> WHAT THE TASK REQUIRES
For the full listing below, write out each entry exactly and exclude the images.

··········

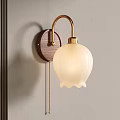 Elegant Golden Metal Wall Light with Wooden Base and White Petal Lampshade on Gray Wall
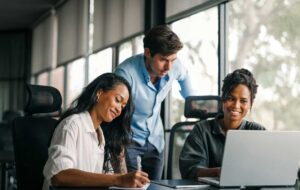 Group of busy happy diverse professional business team people working in office using digital tablet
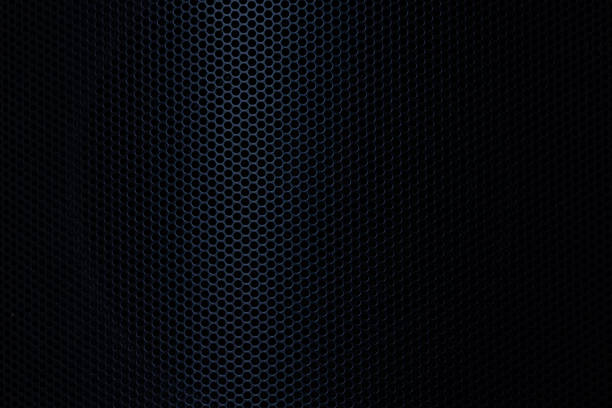 istock Black technology background texture macro,Speaker grille texture,Close-up of black background texture,macro black background texture,Seamless pattern of texture silver or stainless steel hexagon for background. Abstract. 2229672715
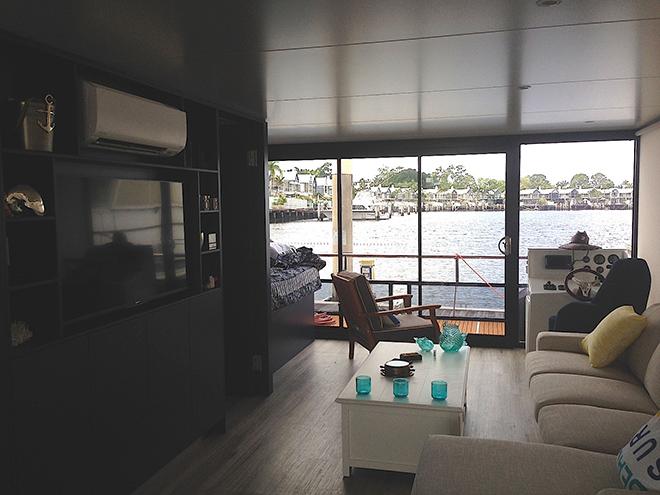 Air-conditioning and a massive TV ensures everyone enjoys their time aboard the Havana Houseboats 45ft Entertainer © Emma Milne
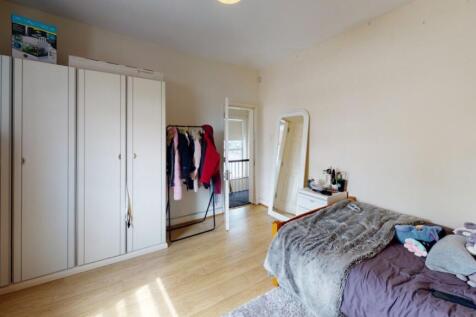 A bright and tidy double bedroom featuring ligh...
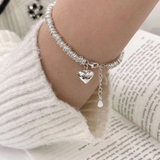 Pulsera elegante con corazón de plata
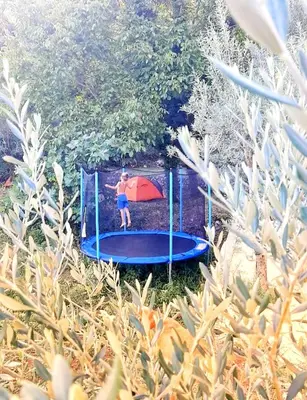 a boy on a trampoline in a backyard at Auto camp Radoman in Virpazar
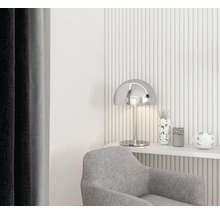 Dekoratives Wohnzimmer mit grauem Sessel, silberner Lampe und floralen Akzenten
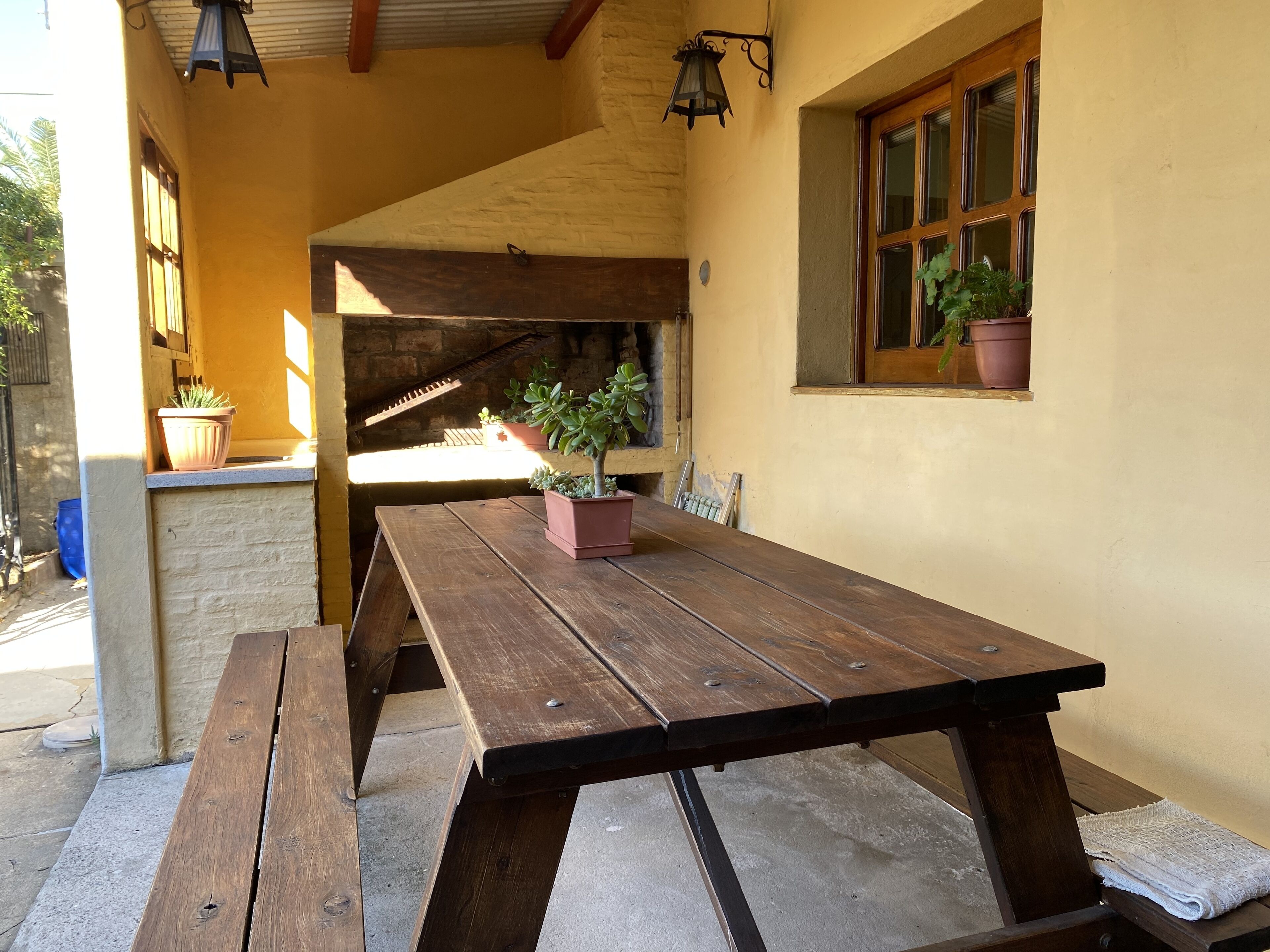 Une table en bois avec des bancs, installée dans un espace extérieur agrémenté d’un mur en pierre et d’une fenêtre ornée de plantes en pot.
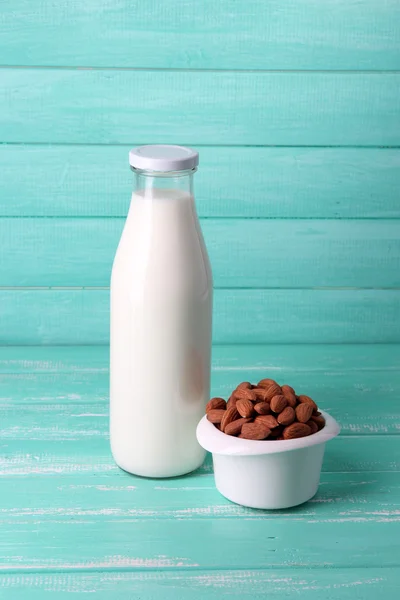 Mandlové mléko v lahvi s mandlemi v míse, na barevné dřevěné pozadí — Stock fotografie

··········

> OUTPUT FOR THIS EXERCISE
 Elegant Golden Metal Wall Light with Wooden Base and White Petal Lampshade on Gray Wall
 Group of busy happy diverse professional business team people working in office using digital tablet
 istock Black technology background texture macro,Speaker grille texture,Close-up of black background texture,macro black background texture,Seamless pattern of texture silver or stainless steel hexagon for background. Abstract. 2229672715
 Air-conditioning and a massive TV ensures everyone enjoys their time aboard the Havana Houseboats 45ft Entertainer © Emma Milne
 A bright and tidy double bedroom featuring ligh...
 Pulsera elegante con corazón de plata
 a boy on a trampoline in a backyard at Auto camp Radoman in Virpazar
 Dekoratives Wohnzimmer mit grauem Sessel, silberner Lampe und floralen Akzenten
 Une table en bois avec des bancs, installée dans un espace extérieur agrémenté d’un mur en pierre et d’une fenêtre ornée de plantes en pot.
 Mandlové mléko v lahvi s mandlemi v míse, na barevné dřevěné pozadí — Stock fotografie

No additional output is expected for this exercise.